El presupuesto es un instrumento político. Su diseño responde a un diagnóstico de las necesidades sociales e institucionales que el gobierno realiza con la asesoría de personal con una formación técnica sólida, pero responde, al final, a razones políticas. En el presupuesto de un país se muestran los sectores favorecidos por el mandatario en turno y aquellos que no están dentro del círculo de su afecto y los temas que no son de su interés.
El Presupuesto de Egresos de la Federación fue aprobado el 14 de noviembre por la mayoría de diputadas y diputados de la coalición gobernante (273 votos a favor contra 214 en contra), y las 1,994 reservas hechas por la oposición fueron ignoradas (reservas que, por el número, bien podrían parecer obstruccionismo o, al menos, una acción para retrasar su aprobación y, en el ínterin, alcanzar una salida negociada). Lejos quedó el acuerdo –aunque más bien clientelismo– de los gobiernos entre 2000 y 2012 en donde los operadores del poder Ejecutivo de la Unión y los gobernadores negociaban fondos o partidas para sus entidades federativas a cambio del voto de «sus» diputadas y diputados. Una acción similar ocurrió en el sexenio 2012-2018 cuando se continuó con la negociación con los gobiernos estatales, pero ya no en la arena legislativa, sino en la Secretaría de Hacienda y Crédito Público.
En la actualidad, la fuerza mediática del Presidente de la República, el triunfo cada vez mayor de su partido en elecciones locales y una alianza con expresiones partidistas minoritarias que resulta en los votos que el oficialismo necesita en la Cámara, hacen innecesario el recurso de la negociación.
Precisamente esta, la negociación, refleja qué tan plural es una sociedad y, en consecuencia, cuál es la calidad de su democracia. Haber cancelado la oportunidad de debatir con argumentos y sin consignas las múltiples reservas de la oposición al proyecto presidencial (cantidad no vista antes lo que hace pensar en la solidez de dichas reservas), es muestra de un peligroso síntoma –no exclusivo de México– que busca simplificar todo, por medio de una narrativa omniabarcante, que persigue la unanimidad o la creación de mayorías eficaces, transitorias y establecidas a partir de intereses de pocas personas. No obstante, lo sencillo y rápido es difícil de encontrar en democracia, puesto que en ella se requiere el encuentro y el diálogo dilatado, la escucha atenta y la acción determinada. Si la democracia persiguiera el aplauso inmediato y absoluto, no estaría en crisis. En realidad, no sería democracia.

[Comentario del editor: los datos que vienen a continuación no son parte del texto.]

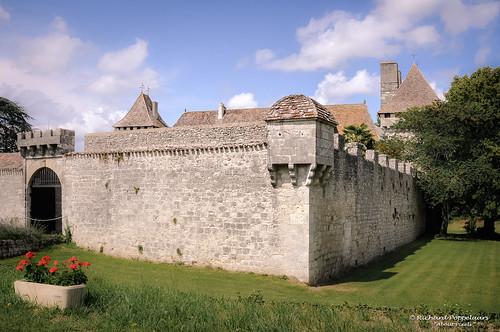 Château de Gageac (Est. 12th century) (Saussignac/FRA)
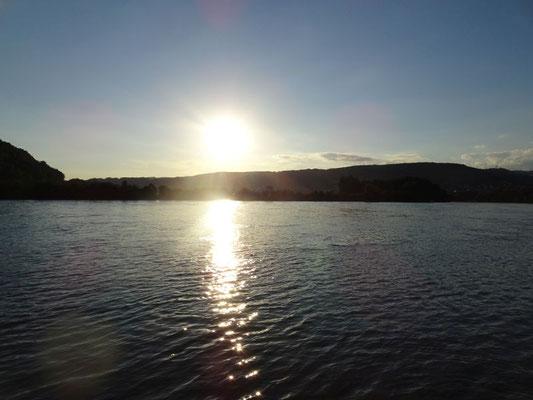 Auch am Rhein gibt's schöne Sonnenuntergänge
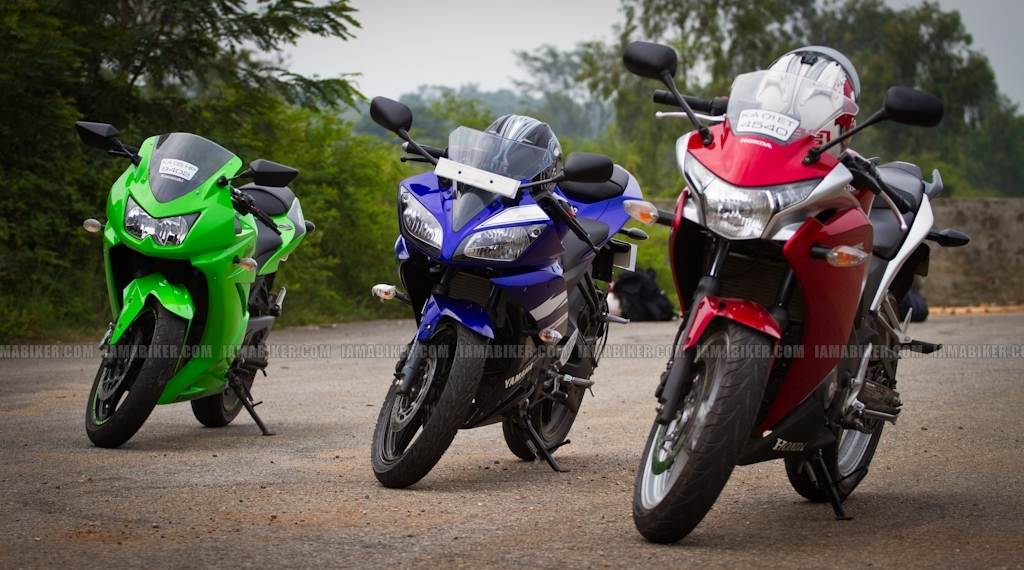 Detailed Report New Yzf R15 Version 2 0 Launched Delhi Ex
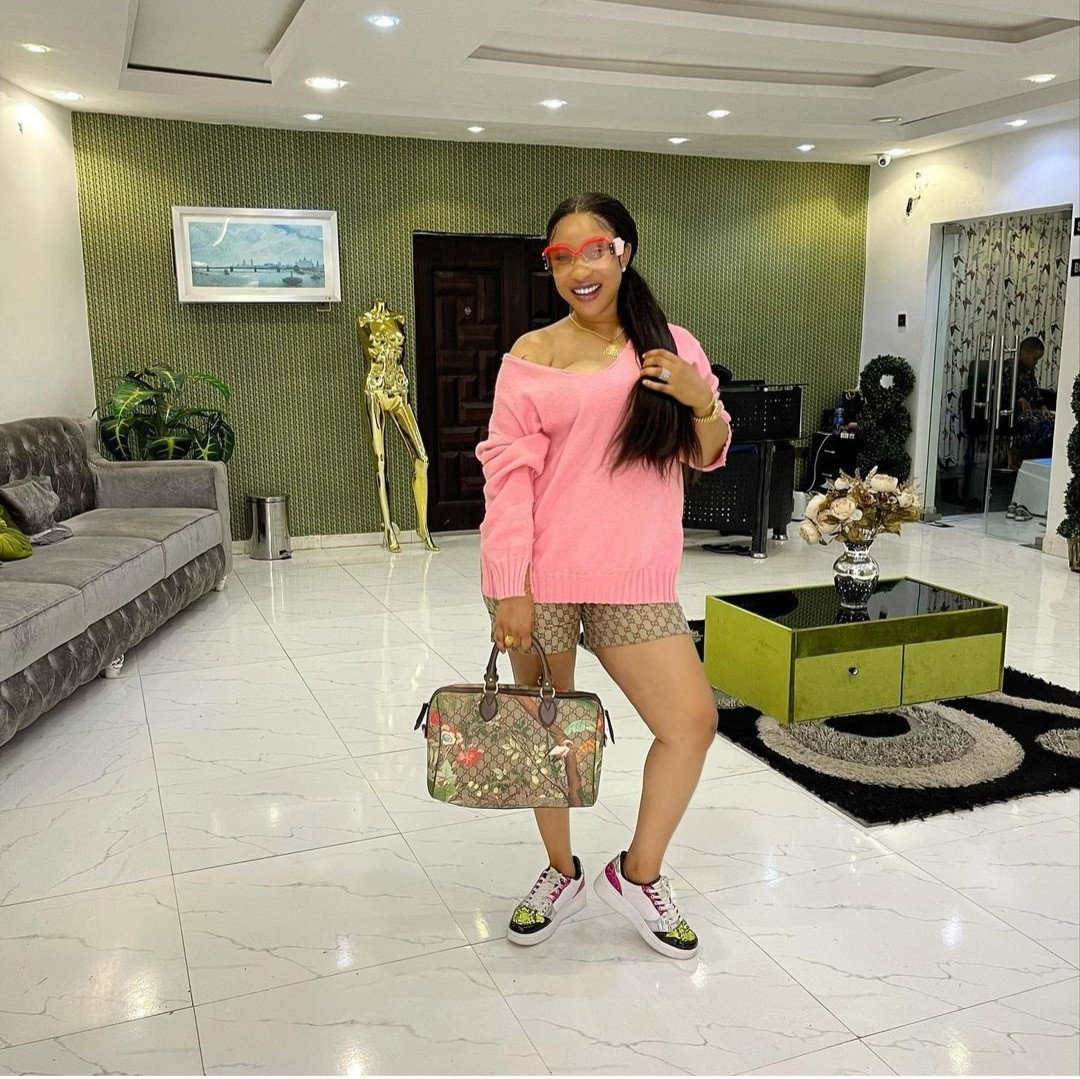 """""""My temper is as short as my height"""" Tonto Dikeh writes as she calls out a male follower"""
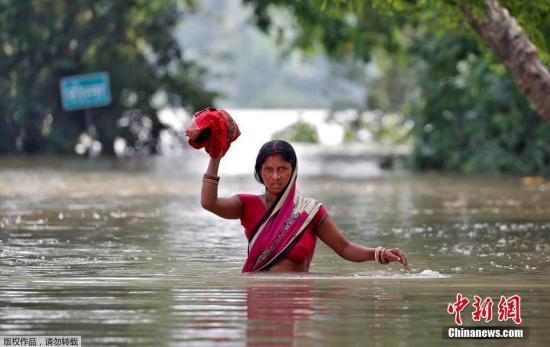 资料图:印度比尔哈邦洪灾。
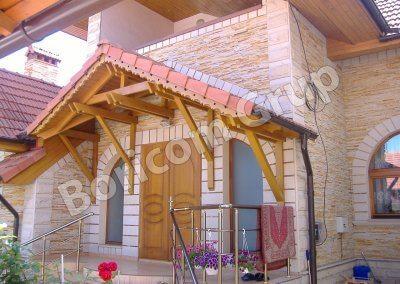Фасад из натурального камня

El dinero carece de ideología, por eso, en el sistema político posrevolucionario, en el de la alternancia y en el de la llamada transformación obtenerlo resulta fundamental, porque la popularidad y el futuro de políticos de distinta estatura están ligados a lo que puedan destinar (o invertir) en acciones de política pública (o en arreglos clientelares). El presupuesto es un instrumento de gobernabilidad.
7.08 billones de pesos es lo que el gobierno federal habrá de utilizar durante el próximo año. Estar pendientes de cómo se empleará ese dinero es responsabilidad compartida; alzar la voz cuando se encuentre algún uso indebido, una obligación ciudadana. El control social del dinero público debe ser permanente.